■ **作業内容**
次に示す、病院がUSBメモリーの情報漏洩対策ソフトを導入した件についての文章を、最後の文の後から書き継げ。

■ **提供文章**
++++++
福島県立医科大学附属病院は、USBメモリーの情報漏洩対策ソフトを電子カルテ用端末約1100台に導入した。USBメモリーにコピーしたファイルを自動的に暗号化し、同じソフトをインストール済みの端末でのみ復号する機能を持つ。導入費用は数百万円。市販のUSBメモリーを利用できるため、暗号化機能付きのUSBメモリーに一括で入れ替える場合と比べて費用負担を抑えられるという。

 採用した製品はティエスエスリンクの「Secure Porter for USB」。暗号化モジュールと復号モジュールで構成する。Secure Porter for USBをインストールした端末でUSBメモリーにファイルをコピーすると、自動的に暗号化する。同じソフトをインストール済みの端末で暗号化ファイルを開くと自動的に復号し、関連アプリケーションを起動する。ファイルを終了すると再び自動的に暗号化する。
++++++
■ **提供項目**
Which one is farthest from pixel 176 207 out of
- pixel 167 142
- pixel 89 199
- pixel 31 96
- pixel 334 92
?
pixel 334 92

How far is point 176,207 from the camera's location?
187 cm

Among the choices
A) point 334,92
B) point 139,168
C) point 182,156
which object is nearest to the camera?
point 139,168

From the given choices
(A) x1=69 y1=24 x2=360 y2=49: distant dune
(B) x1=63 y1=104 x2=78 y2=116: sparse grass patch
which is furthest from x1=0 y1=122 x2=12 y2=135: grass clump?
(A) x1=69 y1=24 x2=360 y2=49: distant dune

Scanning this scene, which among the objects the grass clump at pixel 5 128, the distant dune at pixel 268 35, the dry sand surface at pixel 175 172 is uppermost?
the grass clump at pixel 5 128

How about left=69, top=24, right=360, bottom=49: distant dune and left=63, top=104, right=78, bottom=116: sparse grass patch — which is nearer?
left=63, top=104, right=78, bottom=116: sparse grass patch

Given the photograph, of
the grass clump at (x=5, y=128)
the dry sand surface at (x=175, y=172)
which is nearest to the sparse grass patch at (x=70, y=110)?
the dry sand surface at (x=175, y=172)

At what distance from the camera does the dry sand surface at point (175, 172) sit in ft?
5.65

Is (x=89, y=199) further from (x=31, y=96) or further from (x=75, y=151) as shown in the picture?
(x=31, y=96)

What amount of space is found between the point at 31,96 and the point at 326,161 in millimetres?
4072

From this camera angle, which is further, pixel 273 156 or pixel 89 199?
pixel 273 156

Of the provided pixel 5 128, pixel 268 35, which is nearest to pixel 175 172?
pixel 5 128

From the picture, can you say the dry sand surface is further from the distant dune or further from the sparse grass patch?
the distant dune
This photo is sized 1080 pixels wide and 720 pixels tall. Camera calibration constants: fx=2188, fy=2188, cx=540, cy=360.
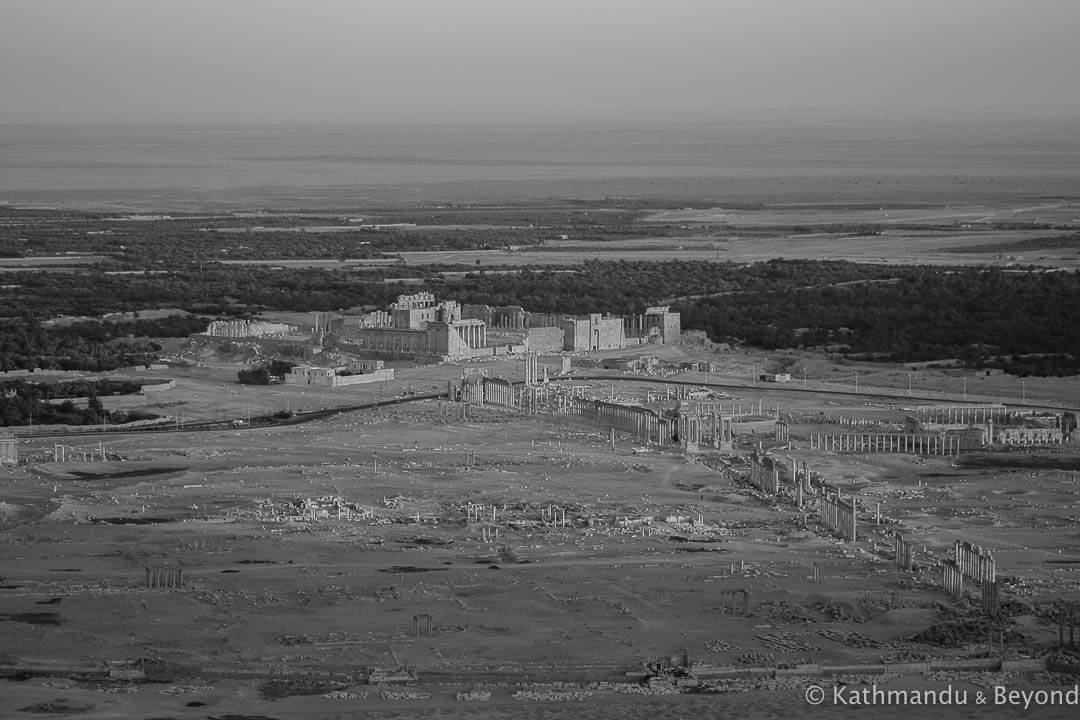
++++++
■ **解答欄**
 暗号化や復号は自動的に行われるため、ITに詳しくない医療関係者でも無理なく利用できる。暗号化、復号の際は利用者が設定したパスワードによる本人認証を行い、USBメモリー盗難・紛失の際の院内での情報流出も防ぐ。

 USBメモリーはデータの携帯性に優れることから医療現場でも利用は少なくない。しかし医療情報システムから取り出した患者情報などを格納したUSBメモリーの盗難・紛失による情報漏洩事件は後を絶たず、同院も情報漏洩リスクに備えてセキュリティ対策を検討していたという。

 同院は2009年5月に電子カルテシステムを刷新、富士通製の電子カルテシステム「HOPE/EGMAIN-GX」を採用した。今回はHOPE/EGMAIN-GX用の端末約1100台にSecure Porter for USBを導入した。